As Canada's population continues to age, immigration will play an increasingly important role in the creation of new businesses but it won't be the only solution.
"There's an inevitable headwind against entrepreneurship, which is this demographic change," says Jason Clemens, executive vice-president of the Fraser Institute and co-author of the report.
The report, based on data from Statistics Canada, found that in 2004 there were 17.9 new firms for every 100 existing businesses. By 2012, that number had dropped to 15. This decline correlates with a 15 per cent increase in the proportion of Canadians over age 65.
In 2009, there were 120 children for every 100 seniors in Canada, according to Statscan. The federal statistics agency forecasts that those numbers will become equal sometime between this year and 2021.
The demographic shift, which is trending to as few as as 58 children for every 100 seniors by 2036, will have a major impact on the Canadian economy.
While the decline in the number of new businesses will mean less job creation in the short-term, Mr. Clemens says that if nothing is done about the demographic shift, Canada could be in for a stark future. He warns that with a shrinking proportion of the population paying taxes, provinces will struggle to cover growing healthcare costs while also continuing to fund other services.
Immigration will also play an increasingly prominent role, says Michael Bloom, vice-president of Industry and Business Strategy at the Conference Board of Canada.
"In order for us to be able to project economic growth at a desirable level, in the long-term, we must raise immigration to one per cent annual inflow by 2025 to 2030," Mr. Bloom says.
Canada currently accepts around 250,000 immigrants a year, an annual inflow of around 0.7 per cent of the population.
"In the near future, we're going to depend on immigration for all net growth. We're already at the point now where we're moving into that world," Mr. Bloom says.
Immigration is not only important to maintaining economic growth, it's also important to maintaining entrepreneurship rates.
Immigrants are 1.6 times more likely to start businesses than native-born Canadians according to a report released by the Business Development Bank of Canada in the fall.
"They've self-selected. They've had the will and the initiative to move countries are often the kind of people who have an entrepreneurial propensity," says Mr. Bloom.
That's something Debby Carreau knows first-hand. Her family immigrated to Canada from South Africa when she was a teenager. She now owns Inspired HR, a Calgary-based human resources firm and co-owns seven A&W franchises. All together, her businesses employ over 160 people.
"It's truly a land of opportunity when you're from somewhere that's a developing country," Ms. Carreau says.
She says that immigrants might not see some the barriers to starting a business that native-born Canadians do.
While most immigrants come as skilled workers, some arrive with entrepreneurship in mind. Alain Kapatashungu moved from Paris, France, to Montreal, Quebec, in 2012 because he says it's easier for a young person to start a business in Canada.
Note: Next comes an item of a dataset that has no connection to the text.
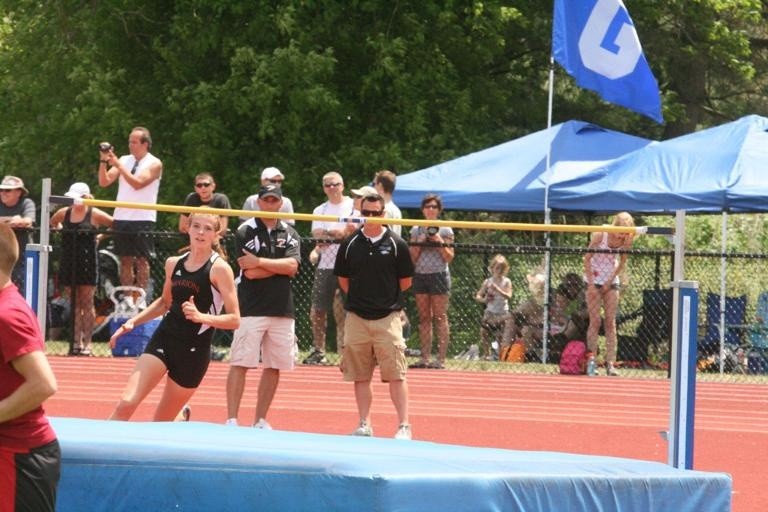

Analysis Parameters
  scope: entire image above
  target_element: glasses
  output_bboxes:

Mr. Kapatashungu, who first arrived to the country under a working visa for people under age 35, is currently launching his second business venture since arriving in Canada, Instavisit, an apartment-hunting app.
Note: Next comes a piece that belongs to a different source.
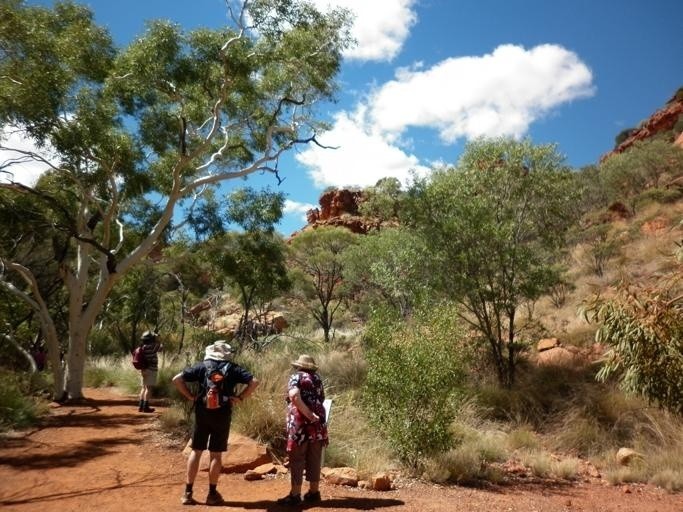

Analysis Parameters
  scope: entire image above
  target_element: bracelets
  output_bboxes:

"People respect the work you want to put in," he says.
In France, he says, he wouldn't have been taken seriously enough even get meetings with developers and real estate companies that have since led to business deals.
But while attracting entrepreneurial immigrants is important, picking them is a challenge.
"As a country, we're trying to identify entrepreneurs," Mr. Bloom says. "But I don't think we've been enormously successful at it."
Federal programs that were intended to encourage entrepreneurs and investors to immigrate to Canada stopped accepting applications in 2012 and were scrapped in June 2014. The federal government said the programs were ineffective at bringing new money into Canada and creating new businesses.
"Instead of trying to asses the entrepreneurial track-record or skills of people, we've asked them how much money do you have, will you agree to create some jobs in Canada," Mr. Bloom says. "I think we've used those as proxies for entrepreneurship and it's difficult for governments to gauge something like this. How do you quantify the amount of entrepreneurial skills somebody has?"
A new startup visa program, launched as a pilot project and intended to lure high-tech entrepreneurs to Canada, has only issued a handful of visas in two years.
While the Fraser Institute's Mr. Clemens says Canada should be more competitive when it comes to making itself a destination for immigrant entrepreneurs, it will only have limited effect on the coming demographic shift.
"There's almost nothing we can do about the aging population through immigration," Mr. Clemens says.
Canada will have to dramatically increase the number of young immigrants it accepts, he says, and even if it is mathematically possible, there would be practical challenges.
"What you'd have to say to them is you can't bring in your parents," he says. "For every person who is under 30, if they're bringing their parents, you haven't changed the demographic structure."
For Mr. Clemens, other policies need to change to encourage entrepreneurship and investment by both new and native-born Canadians. One policy change he'd like to see is the scrapping of the capital gains tax.
"It's low cost," he says. "The federal government doesn't collect all that much revenue from the capital gains tax."
He says scrapping the tax "would not only improve the incentives for entrepreneurs to be entrepreneurial but also improve the incentives for investors to invest in entrepreneurs."